つれづれなるままに、日々の見聞など、あれこれと書き綴って・・・。

映画「そして、私たちは愛に帰る」―それは無償の愛―

2009-01-14 19:00:00 | 映画

親と子は、そばに居ながらにしても心をつなぎ合えない。
一番近い、他人なのかも知れない。
ドイツとトルコ、2000キロの距離を越えて、三組の親子がさすらう、再生と希望のドラマだ。
彼らは、運命のままにめぐり逢い、別れ、再びつながってゆく。

ファティ・アキン監督の、ドイツ・トルコ合作というめずらしい作品である。
カンヌ国際映画祭最優秀脚本賞、ベルリン映画祭金熊賞(グランプリ)、全キリスト協会賞など、数多くの映画賞に輝く。
ドラマの構成とストーリーの展開は、東洋と西洋の交わる国トルコを舞台に、その光と影も描かれる。
1960年代、ドイツは多くの移民をトルコから受け入れ、現在では270万人ものトルコ人に対する差別が社会問題化している側面がある。
あまり知ることの出来ない、トルコの抱える社会問題が、登場人物たちの生活を背景に描かれる。
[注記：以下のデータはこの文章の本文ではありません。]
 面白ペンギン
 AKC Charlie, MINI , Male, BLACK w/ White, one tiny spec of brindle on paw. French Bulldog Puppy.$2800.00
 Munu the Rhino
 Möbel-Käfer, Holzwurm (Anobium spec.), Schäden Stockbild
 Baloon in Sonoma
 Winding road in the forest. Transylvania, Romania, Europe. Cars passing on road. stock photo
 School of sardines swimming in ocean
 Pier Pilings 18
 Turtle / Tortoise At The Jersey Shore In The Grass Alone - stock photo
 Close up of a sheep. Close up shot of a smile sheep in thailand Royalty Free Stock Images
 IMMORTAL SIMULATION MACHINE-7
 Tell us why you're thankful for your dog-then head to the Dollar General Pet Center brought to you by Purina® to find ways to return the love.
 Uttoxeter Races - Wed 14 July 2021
人間の根本を支えているのは、本当は家族の愛と絆なのだ。
人は、誰もが幸せになるために生まれてくるのだろう。
愛することは、許すことであり、許すことは愛することなのだ。

映画の中で描かれる、二人の女性の不慮の死はともにドラマティックで、やや唐突な感じがしないでもない。
だが、そのことが、このドラマの展開に大きく欠かせないものとなっている。
どうにもならない愛もあれば、慈愛にあふれた無償の愛もある。

父親と息子、母親と娘、異国の人間同士の愛が、国境を越えても変わることはない。
すれ違い、出逢い、惹かれあい、反発し合い、触れ合っては別れ、別れてはめぐり逢う。
運命のいたずらか、ドラマというものは何と切ないものかと思わせる。
このファティ・アキン監督作品「そして、私たちは愛に帰るは、きわめて簡潔なスタイルで語られているものの、愛と憎しみの交錯するこのドラマは、名優たちの演技と、トルコ系ドイツ人監督の手腕が高く評価されてよい。
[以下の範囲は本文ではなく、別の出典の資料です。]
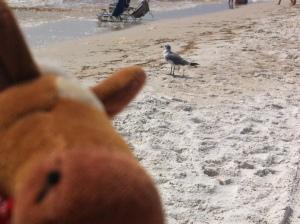 Edmond photo bombing a seagull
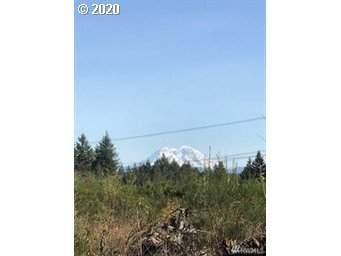 311 Coma Rd, Vader, WA 98593 (MLS #20024914) :: McKillion Real Estate Group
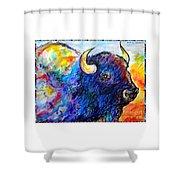 Rainbow Buffalo Shower Curtain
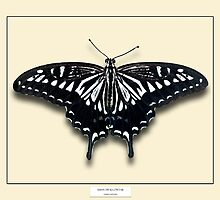 Asian Swallowtail Butterfly - Specimen style print by Mark Podger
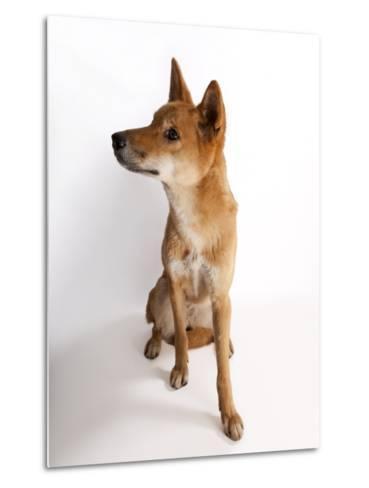A Dingo or Warrigal, Canis Lupus Dingo-Joel Sartore-Metal Print
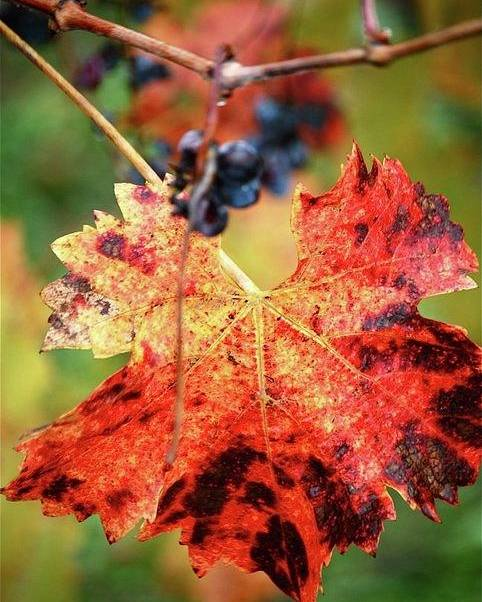 Leaves Poster featuring the photograph Fall Vine by Lori Leigh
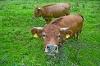 Rinder   - © Quelle: Touristikgemeinschaft Hohenlohe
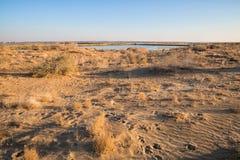Oase in de Woestijn royalty-vrije stock foto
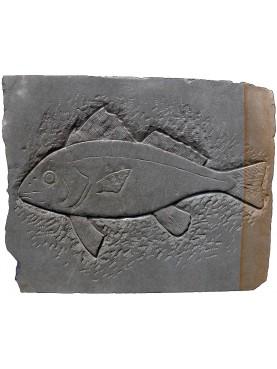 PESCE Bassorilievo in pietra ARENARIA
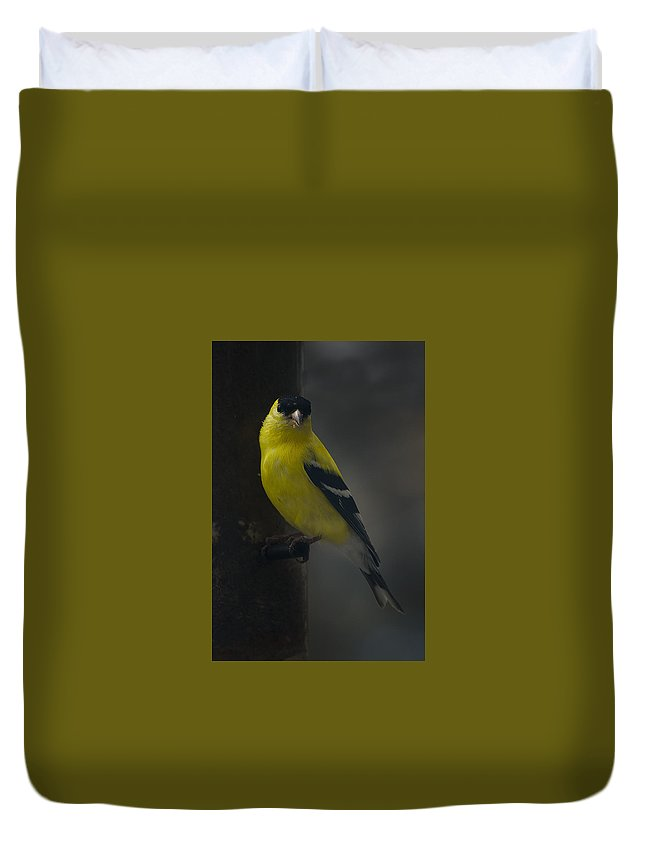 American Goldfinch Duvet Cover featuring the photograph American Goldfinch by David Hook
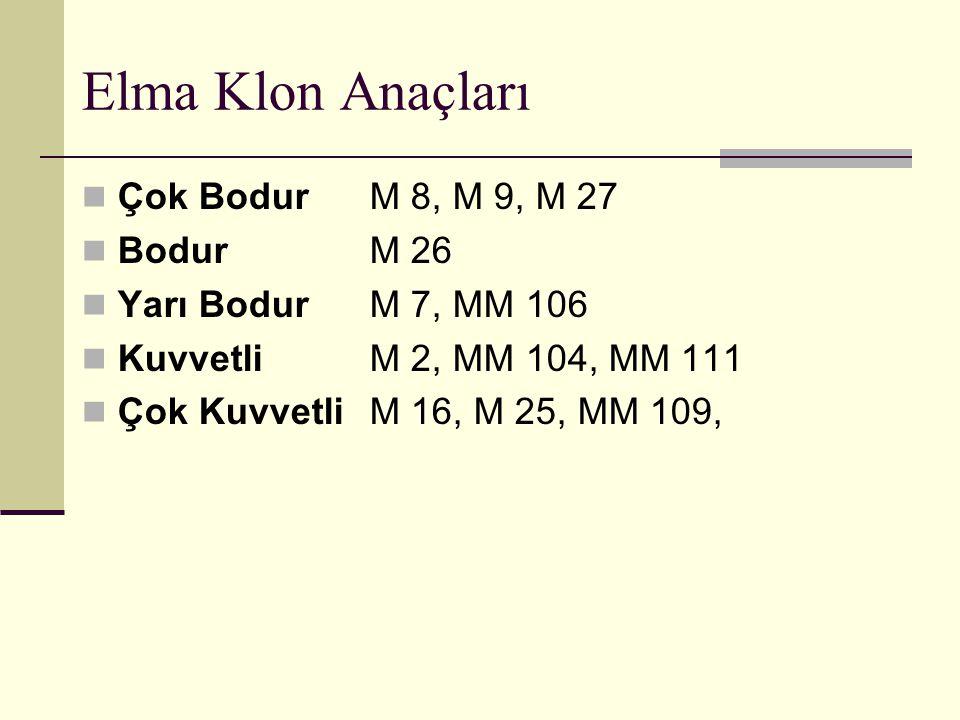 Elma Klon Anaçları Çok Bodur M 8, M 9, M 27 Bodur M 26 Yarı Bodur M 7, MM 106 Kuvvetli M 2, MM 104, MM 111 Çok Kuvvetli M 16, M 25, MM 109,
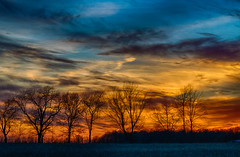 Silhouette Sunset (tquist24) Tags: goshen hdr indiana nikon nikond5300 outdoor blue clouds color evening farm field geotagged orange rural silhouette sky sunset tree trees unitedstates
ハンブルグに住む大学教授ネジャット(バーキ・ダヴラク)の老父アリ(トゥンジェル・クルティズは、ブレーメンで一人暮らしだったが、同郷の娼婦イェテル(ヌルセル・キョセと知り合い、一緒に暮らし始める。
ところが、アリは過ってイェテルを死なせてしまう。

ネジャットは、イェテルが故郷トルコに残してきた娘アイテン(ヌルギュル・イェシルチャイに会うために、イスタンブールに向かう。
そのアイテンは、反政府活動家として警察に追われ、出稼ぎでドイツへ渡った母を頼って、偽造パスポートで出国し、ドイツ人学生ロッテ(パトリシア・ジオクロースカ)と知り合った・・・。

ネジャットとアリ、アリと出稼ぎ娼婦となったイェテル、トルコを逃れた娘アイテン、そしてロッテとロッテの母スザンヌ(ハンナ・シグラ)・・・。
三組の親子のすれ違いは、人生の旅路のさすらいとなって、“愛”そして“喪失から生まれる希望”を見出すまで、「幸せと不幸せ」「生と死」が背中合わせに存在する人生の不思議を綴っていくのだ・・・。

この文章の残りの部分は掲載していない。